Aristarchus of Samos
Aristarchus of Samos
(ca. 310–230 b.c.)
Aristarchus is celebrated as being the first man to have propounded a heliocentric theory, eighteen centuries before Copernicus. He was born on the island of Samos, close by Miletus, cradle of Ionian science and philosophy. Little is known of Aristarchus’ subsequent habitation. He was a pupil of Strato of Lampsacos, third head of the Lyceum founded by Aristotle. It is more likely that he studied under Strato at Alexandria than at Athens after the latter’s assumption of the headship of the Lyceum in 287 b.c. Aristarchus’ approximate dates are determined by Ptolemy’s record (Syntaxis 3.2) of his observation of the summer solstice in 280 b.c. and by Archimedes’ account of his heliocentric theory in a treatise, The Sand-Reckoner, which Archimedes composed before 216 b.c. The sole surviving work of Aristarchus is the treatise On the Sizes and Distances of the Sun and Moon.
To his contemporaries Aristarchus was known as “the mathematician”; the epithet may merely have served to distinguish him from other men of the same name, although On Sizes and Distances is indeed the work of a highly competent mathematician. The Roman architect Vitruvius lists him with six other men of rare endowment who were expert in all branches of mathematics and who could apply their talents to practical purposes. Vitruvius also credits him with inventing the skaphē, a widely used sundial consisting of a hemispherical bowl with a needle erected vertically in the middle to cast shadows. Speculations as to why a reputable mathematician like Aristarchus should interest himself in the true physical orientation of the solar system thus appear to be idle. Some have pointed to the possible influence of Strato, who was known as “the physical philosopher.” There is no evidence however, to indicate that Aristarchus got his physical theories from Strato. A more likely assumption is that On Sizes and Distances gave him an appreciation of the relative sizes of the sun and earth and led him to propound a heliocentric system.
The beginnings of heliocentrism are traced to the early Pythagoreans, a religiophilosophical school that flourished in southern Italy in the fifth century b.c. Ancient tradition ascribed to Pythagoras (ca. 520 b.c.) the identification of the Morning Star and the Evening Star as the same body. Philolaus (ca. 440 b.c.) gave the earth, moon, sun, and planets an orbital motion about a central fire, which he called “the hearth of the universe.” According to another tradition, it was Hicetas, a contemporary of Philolaus, who first gave a circular orbit to the earth. Hicetas was also credited with maintaining the earth’s axial rotation and a stationary heavens. More reliable ancient authorities, however, associate the hypothesis of the earth’s diurnal rotation with Heraclides of Pontus, a pupil of Plato, who is a also explicitly credited with maintaining (ca. 340 b.c.) an epicyclic orbit of Venus—and presumably that of Mercury also—about the sun. Some Greek astronomer may have taken the next logical step toward developing a complete heliocentric hypothesis by proposing the theory advanced in modern times by Tycho Brahe, which placed the five visible planets in motion about the sun, and the sun, in turn, in motion about the earth. Several scholars have argued that such a step was indeed taken, the most notable being the Italian astronomer Schiaparelli, who ascribed the Tychonic system to Heraclides; but evidence of its existence in antiquity is lacking.

----------------

Brief 1
According to the passage on Aristarchus of Samos, what is his only surviving work?
Brief 2
Carry the passage on Aristarchus of Samos further, picking up right after its final sentence.

Listed records

----------------

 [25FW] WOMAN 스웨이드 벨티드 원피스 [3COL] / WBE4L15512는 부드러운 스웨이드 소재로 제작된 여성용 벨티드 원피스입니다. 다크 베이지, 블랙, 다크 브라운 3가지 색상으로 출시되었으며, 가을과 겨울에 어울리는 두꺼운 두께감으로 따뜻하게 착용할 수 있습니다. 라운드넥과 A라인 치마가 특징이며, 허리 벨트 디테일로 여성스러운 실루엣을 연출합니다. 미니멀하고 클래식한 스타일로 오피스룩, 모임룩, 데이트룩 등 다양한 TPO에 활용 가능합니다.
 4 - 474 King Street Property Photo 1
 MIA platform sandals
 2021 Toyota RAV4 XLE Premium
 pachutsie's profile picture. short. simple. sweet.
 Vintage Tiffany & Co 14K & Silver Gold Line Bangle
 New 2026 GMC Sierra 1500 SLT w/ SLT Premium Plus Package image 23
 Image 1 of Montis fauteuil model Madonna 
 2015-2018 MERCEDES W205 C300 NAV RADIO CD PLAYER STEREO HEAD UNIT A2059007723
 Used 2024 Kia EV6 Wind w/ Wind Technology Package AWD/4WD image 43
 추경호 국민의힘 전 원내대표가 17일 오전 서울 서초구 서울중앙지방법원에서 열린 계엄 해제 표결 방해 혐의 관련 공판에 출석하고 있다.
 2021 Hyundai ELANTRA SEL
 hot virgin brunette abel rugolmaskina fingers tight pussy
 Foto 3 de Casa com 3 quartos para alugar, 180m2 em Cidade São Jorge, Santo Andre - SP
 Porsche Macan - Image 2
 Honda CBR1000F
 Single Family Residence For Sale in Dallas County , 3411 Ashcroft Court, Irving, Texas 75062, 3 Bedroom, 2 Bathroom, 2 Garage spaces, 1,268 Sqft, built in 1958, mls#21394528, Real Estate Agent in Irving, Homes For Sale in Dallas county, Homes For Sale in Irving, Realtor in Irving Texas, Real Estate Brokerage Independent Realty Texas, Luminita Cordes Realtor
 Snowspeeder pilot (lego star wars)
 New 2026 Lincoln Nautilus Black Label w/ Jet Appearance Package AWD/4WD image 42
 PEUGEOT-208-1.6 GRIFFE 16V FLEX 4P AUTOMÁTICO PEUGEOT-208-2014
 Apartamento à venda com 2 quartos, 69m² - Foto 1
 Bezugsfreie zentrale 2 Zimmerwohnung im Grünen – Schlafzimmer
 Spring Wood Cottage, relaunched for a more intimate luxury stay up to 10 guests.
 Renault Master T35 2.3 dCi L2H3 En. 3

----------------

Task response 1
His only surviving work is the treatise On the Sizes and Distances of the Sun and Moon.

Task response 2
Ancient authorities are unanimous in attributing the heliocentric theory to Aristarchus. Archimedes, who lived shortly afterward, says that he published his views in a book or treatise in which the premises that he developed led to the conclusion that the universe is many times greater than the current conception of it. Archimedes, near the opening of The Sand-Reckoner, gives a summary statement of Aristarchus’ argument:
His hypotheses are that the fixed stars and the sun are stationary, that the earth is borne in a circular orbit about the sun, which lies in the middle of its orbit, and that the sphere of the fixed stars, having the same center as the sun, is so great in extent that the circle on which he supposes the earth to be borne has such a proportion to the distance of the fixed stars as the center of the sphere bears to its surface.
Plutarch (ca. a.d. 100) gives a similar brief account of Aristarchus’ hypothesis, stating specifically that the earth revolves along the ecliptic and that it is at the same time rotating on its axis.
After reporting Aristarchus’ views, Archimedes criticizes him for setting up a mathematically impossible proportion, pointing out that the center of the sphere has no magnitude and therefore cannot bear any ratio to the surface of the sphere. Archimedes intrudes the observation that the “universe,” as it is commonly conceived of by astronomers, is a sphere whose radius extends from the center of the sun to the center of the earth. Accordingly, as a mathematician he imputes to the mathematician Aristarchus a proportion that he feels is implicit in his statement, namely, that the ratio that the earth bears to the universe, as it is commonly conceived, is equal to the ratio that the sphere in which the earth revolves, in Aristarchus’ scheme, bears to the sphere of the fixed stars.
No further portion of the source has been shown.